------ Supplied entries ------

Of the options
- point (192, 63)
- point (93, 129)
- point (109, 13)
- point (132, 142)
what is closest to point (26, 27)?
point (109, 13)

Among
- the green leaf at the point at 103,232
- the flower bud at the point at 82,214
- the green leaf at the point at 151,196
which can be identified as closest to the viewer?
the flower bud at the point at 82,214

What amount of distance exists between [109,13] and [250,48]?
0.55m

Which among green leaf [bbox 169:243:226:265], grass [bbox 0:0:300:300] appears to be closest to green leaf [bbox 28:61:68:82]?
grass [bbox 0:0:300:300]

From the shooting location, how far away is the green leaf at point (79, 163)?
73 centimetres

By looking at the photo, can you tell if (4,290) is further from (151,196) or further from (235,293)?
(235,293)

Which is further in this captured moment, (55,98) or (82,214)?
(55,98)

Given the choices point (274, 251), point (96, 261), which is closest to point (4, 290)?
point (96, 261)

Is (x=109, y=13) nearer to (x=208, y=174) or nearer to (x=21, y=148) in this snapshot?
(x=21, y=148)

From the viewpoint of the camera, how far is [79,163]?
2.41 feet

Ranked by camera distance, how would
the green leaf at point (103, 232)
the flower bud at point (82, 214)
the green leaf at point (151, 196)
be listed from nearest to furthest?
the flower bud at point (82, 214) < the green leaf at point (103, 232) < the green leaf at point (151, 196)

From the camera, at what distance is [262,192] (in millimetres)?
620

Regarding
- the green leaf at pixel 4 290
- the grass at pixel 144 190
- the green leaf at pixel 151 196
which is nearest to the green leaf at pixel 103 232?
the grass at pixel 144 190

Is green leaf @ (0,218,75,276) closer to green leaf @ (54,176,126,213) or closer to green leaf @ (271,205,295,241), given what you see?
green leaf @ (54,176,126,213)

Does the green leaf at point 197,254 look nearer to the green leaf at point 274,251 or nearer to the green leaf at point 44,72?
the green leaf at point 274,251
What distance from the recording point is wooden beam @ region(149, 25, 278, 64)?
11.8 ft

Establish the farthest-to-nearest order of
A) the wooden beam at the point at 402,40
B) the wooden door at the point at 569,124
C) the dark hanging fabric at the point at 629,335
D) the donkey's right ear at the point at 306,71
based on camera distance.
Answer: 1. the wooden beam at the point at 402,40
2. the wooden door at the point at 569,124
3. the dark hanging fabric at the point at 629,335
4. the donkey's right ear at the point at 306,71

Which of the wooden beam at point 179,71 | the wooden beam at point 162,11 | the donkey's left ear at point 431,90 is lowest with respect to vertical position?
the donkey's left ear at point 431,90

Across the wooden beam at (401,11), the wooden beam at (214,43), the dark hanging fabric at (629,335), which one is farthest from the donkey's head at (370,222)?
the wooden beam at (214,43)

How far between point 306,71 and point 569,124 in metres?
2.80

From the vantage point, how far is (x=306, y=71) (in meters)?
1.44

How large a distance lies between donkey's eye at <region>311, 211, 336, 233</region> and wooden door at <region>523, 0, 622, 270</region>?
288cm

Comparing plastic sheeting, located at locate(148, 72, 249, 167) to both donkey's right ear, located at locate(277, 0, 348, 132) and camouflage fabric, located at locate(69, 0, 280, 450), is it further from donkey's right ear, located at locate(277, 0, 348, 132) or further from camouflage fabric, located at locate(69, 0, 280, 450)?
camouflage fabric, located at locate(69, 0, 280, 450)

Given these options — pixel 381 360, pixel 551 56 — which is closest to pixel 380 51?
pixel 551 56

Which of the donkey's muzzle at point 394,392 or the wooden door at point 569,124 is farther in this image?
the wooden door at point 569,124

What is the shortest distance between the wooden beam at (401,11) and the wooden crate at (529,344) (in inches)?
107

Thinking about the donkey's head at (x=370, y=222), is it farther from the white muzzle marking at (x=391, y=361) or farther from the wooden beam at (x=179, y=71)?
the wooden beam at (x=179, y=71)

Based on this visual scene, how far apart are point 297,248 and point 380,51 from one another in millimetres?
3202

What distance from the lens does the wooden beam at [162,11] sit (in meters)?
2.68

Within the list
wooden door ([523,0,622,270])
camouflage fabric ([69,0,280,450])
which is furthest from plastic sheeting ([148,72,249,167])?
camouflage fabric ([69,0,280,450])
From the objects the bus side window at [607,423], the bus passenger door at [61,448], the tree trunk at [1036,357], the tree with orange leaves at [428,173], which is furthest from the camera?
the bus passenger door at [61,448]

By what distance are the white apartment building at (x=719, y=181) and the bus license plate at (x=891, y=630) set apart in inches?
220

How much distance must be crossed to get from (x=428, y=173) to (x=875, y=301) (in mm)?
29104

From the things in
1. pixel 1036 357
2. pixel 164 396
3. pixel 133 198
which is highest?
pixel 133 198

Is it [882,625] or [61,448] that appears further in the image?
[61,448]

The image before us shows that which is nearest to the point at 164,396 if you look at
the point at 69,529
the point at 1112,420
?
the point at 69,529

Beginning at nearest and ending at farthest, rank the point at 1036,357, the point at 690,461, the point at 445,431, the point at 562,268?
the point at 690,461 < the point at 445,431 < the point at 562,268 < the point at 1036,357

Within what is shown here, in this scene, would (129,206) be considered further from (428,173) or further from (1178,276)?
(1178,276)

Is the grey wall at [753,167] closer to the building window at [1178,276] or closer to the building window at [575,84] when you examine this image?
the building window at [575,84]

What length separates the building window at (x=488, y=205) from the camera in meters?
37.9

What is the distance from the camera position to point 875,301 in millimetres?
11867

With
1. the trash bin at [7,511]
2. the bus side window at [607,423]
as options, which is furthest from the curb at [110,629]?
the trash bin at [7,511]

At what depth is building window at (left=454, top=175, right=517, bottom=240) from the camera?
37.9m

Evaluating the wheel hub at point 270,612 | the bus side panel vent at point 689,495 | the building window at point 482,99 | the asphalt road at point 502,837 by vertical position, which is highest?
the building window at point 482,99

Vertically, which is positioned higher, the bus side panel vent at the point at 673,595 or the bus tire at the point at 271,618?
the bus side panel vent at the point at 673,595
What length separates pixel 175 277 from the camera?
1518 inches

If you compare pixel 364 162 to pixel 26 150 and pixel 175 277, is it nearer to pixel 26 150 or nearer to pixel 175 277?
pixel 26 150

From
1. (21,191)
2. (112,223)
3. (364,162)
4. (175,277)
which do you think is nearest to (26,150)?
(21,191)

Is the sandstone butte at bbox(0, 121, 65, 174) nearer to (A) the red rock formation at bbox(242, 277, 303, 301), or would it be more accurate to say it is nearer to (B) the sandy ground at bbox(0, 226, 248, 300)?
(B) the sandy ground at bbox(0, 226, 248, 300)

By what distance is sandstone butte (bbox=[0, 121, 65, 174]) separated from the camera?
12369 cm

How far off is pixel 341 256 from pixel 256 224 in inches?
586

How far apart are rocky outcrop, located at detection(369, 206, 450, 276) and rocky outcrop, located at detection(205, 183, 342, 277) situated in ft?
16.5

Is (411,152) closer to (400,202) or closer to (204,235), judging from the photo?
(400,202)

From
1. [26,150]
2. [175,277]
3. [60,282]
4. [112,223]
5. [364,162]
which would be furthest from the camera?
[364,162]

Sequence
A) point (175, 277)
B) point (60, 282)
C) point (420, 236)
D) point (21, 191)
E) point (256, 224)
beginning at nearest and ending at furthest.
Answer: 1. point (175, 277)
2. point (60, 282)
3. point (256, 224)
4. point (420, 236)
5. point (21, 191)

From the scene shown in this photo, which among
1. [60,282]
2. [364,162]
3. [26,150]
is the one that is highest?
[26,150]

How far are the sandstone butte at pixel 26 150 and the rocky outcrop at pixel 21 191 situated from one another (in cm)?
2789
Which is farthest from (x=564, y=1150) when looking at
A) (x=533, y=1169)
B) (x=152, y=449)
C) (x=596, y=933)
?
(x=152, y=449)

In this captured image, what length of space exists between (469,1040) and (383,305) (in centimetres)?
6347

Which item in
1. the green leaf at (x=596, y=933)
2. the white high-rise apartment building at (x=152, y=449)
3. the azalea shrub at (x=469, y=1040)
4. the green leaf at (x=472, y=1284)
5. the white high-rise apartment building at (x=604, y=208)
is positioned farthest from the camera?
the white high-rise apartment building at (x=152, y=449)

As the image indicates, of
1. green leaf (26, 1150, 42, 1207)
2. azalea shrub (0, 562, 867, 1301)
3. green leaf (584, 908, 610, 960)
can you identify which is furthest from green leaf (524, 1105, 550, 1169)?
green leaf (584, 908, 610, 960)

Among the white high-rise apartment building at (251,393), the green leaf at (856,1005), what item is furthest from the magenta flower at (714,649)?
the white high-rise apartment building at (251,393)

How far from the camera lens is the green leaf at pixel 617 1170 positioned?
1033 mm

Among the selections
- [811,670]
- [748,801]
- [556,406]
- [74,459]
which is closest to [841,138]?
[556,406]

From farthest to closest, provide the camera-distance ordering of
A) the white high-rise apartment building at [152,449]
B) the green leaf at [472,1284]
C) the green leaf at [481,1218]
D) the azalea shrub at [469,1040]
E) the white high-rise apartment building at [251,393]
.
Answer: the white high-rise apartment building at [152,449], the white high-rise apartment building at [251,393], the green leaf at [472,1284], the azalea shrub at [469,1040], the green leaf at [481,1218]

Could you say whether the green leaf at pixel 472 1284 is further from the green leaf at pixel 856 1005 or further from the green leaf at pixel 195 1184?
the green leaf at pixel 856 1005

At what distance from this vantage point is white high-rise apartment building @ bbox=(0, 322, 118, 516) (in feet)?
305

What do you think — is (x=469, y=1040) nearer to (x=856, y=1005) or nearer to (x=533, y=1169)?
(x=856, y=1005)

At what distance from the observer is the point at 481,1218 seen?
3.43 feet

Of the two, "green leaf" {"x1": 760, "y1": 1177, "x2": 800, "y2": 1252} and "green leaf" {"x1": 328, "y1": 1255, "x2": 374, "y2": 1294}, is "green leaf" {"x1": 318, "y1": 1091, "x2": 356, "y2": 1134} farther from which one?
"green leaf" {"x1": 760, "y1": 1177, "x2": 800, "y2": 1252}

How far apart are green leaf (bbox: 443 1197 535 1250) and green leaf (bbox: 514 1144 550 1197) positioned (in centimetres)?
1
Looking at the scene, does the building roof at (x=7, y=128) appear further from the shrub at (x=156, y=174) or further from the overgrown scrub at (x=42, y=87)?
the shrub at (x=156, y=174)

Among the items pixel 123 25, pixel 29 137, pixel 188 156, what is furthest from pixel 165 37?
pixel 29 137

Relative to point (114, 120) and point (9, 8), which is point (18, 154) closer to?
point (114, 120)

------

### What the exercise asks
Rewrite the entries above as a two-column CSV with the headers text and answer, one row per entry. Begin at the line that has "At what distance from this", continue through the last entry, and put each value in one quoted field with its line breaks turned into spaces.

### Task result
text,answer
"At what distance from this vantage point is white high-rise apartment building @ bbox=(0, 322, 118, 516) (in feet)?","305"
"What do you think — is (x=469, y=1040) nearer to (x=856, y=1005) or nearer to (x=533, y=1169)?","(x=856, y=1005)"
"At what distance from the observer is the point at 481,1218 seen?","3.43 feet"
"Of the two, ""green leaf"" {""x1"": 760, ""y1"": 1177, ""x2"": 800, ""y2"": 1252} and ""green leaf"" {""x1"": 328, ""y1"": 1255, ""x2"": 374, ""y2"": 1294}, is ""green leaf"" {""x1"": 318, ""y1"": 1091, ""x2"": 356, ""y2"": 1134} farther from which one?","""green leaf"" {""x1"": 760, ""y1"": 1177, ""x2"": 800, ""y2"": 1252}"
"How far apart are green leaf (bbox: 443 1197 535 1250) and green leaf (bbox: 514 1144 550 1197) positioned (in centimetres)?","1"
"Looking at the scene, does the building roof at (x=7, y=128) appear further from the shrub at (x=156, y=174) or further from the overgrown scrub at (x=42, y=87)?","the shrub at (x=156, y=174)"
"Among the items pixel 123 25, pixel 29 137, pixel 188 156, what is furthest from pixel 165 37?","pixel 29 137"
"Relative to point (114, 120) and point (9, 8), which is point (18, 154) closer to?","point (114, 120)"